# Gigrin - Red Kites



## buckas (Jun 13, 2008)

Finally managed to get up to Gigrin this year, what can I say - stunning place and stunning birds. 1st time there for me and had a nice sunny day, and blue sky did make an appearance! Was testing out my new 50D with 400mm/5.6 and what a combo  all handheld taken from the normal hides (£4)

Definately recommend a visit to anyone, has been on my to-do list for a while!!

#1









#2









#3









#4









#5









#6









#7









#8









As always lots more here >> http://www.drewbuckleyphotography.com/gigrin.html

Thanks for looking 

drew


----------



## Gruffs (Dec 10, 2007)

Up to your usual standard


----------



## ryanuk (Jun 22, 2007)

stunning pics mate.


----------



## Gruffs (Dec 10, 2007)

Posting again as i think they need more of a mention.

#8 is amazing Drew and i would be really proud of it.

They are all excellent and an inspiration.

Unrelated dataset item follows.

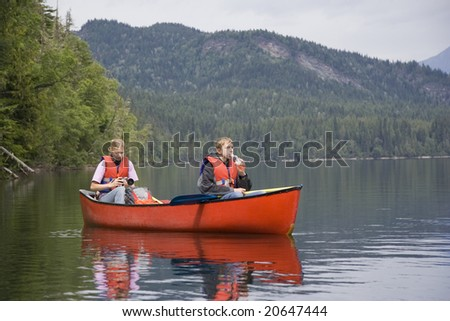 Girl and boy canoeing, Canada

Not to mention that they are Red Kites. Captive or Wild?


----------



## Maxtor (Feb 23, 2007)

Stunning photography mate! Well done. :thumb:

Maxtor.


----------



## catch the pigeo (May 17, 2008)

Truly stunning thanks for sharing


----------



## MARKETMAN (Aug 22, 2006)

Cracking set Of Pictures.. ....:thumb::thumb:


----------



## buckas (Jun 13, 2008)

Thanks all, very much appreciated :thumb::thumb: was quite nervous before shooting them as have heard they're really unpredictable and swoop like swallows, hit rate was pretty good but i did try to keep shutter 1/1000+ as they are mega fast 



Gruffs said:


> Posting again as i think they need more of a mention.
> 
> #8 is amazing Drew and i would be really proud of it.
> 
> ...


hey gruffs thanks mate - they are wild red kites that are fed everyday at 3pm at a feeding station near builth wells - they don't rely on it, it's more like a top up as somedays it takes a few hours for the kites to come down from surrounding areas

http://www.gigrin.co.uk/

have grown from 6 nesting pair in 1992 to over 400 now, and can all be tracked back to one female. there is also a white (leucistic) albino kite that is seen sometimes, bet that's very cool

definately go there if you're up that way, great place 

drew


----------



## Needs a clean (May 24, 2008)

Awesome photos Drew. Thanks for posting them.:thumb::thumb:


----------



## ShibbySi (Nov 19, 2008)

They are some amazing photos dude. I went there back in June and took about 200 shots. I have deleted most of them because they were utter rubbish. How many did you take? From you final selection how many needed to be touched up?

S


----------



## mwbpsx (Jun 23, 2006)

AWESOME pics.....do they ever blink...........the eyes are scary :doublesho


----------



## buckas (Jun 13, 2008)

ShibbySi said:


> They are some amazing photos dude. I went there back in June and took about 200 shots. I have deleted most of them because they were utter rubbish. How many did you take? From you final selection how many needed to be touched up?
> 
> S


thanks 

took about 600, most were bang on - only a few when the AF decided to focus on something else, lol - PP mostly included exposure tweak, de-fogging and a bit of sharpening (RAW)



mwbpsx said:


> AWESOME pics.....do they ever blink...........the eyes are scary :doublesho


thanks - yeh they do, lol got a few shots when they're blinking, like a kinda translucent film goes over the eye, look weirder then 

drew


----------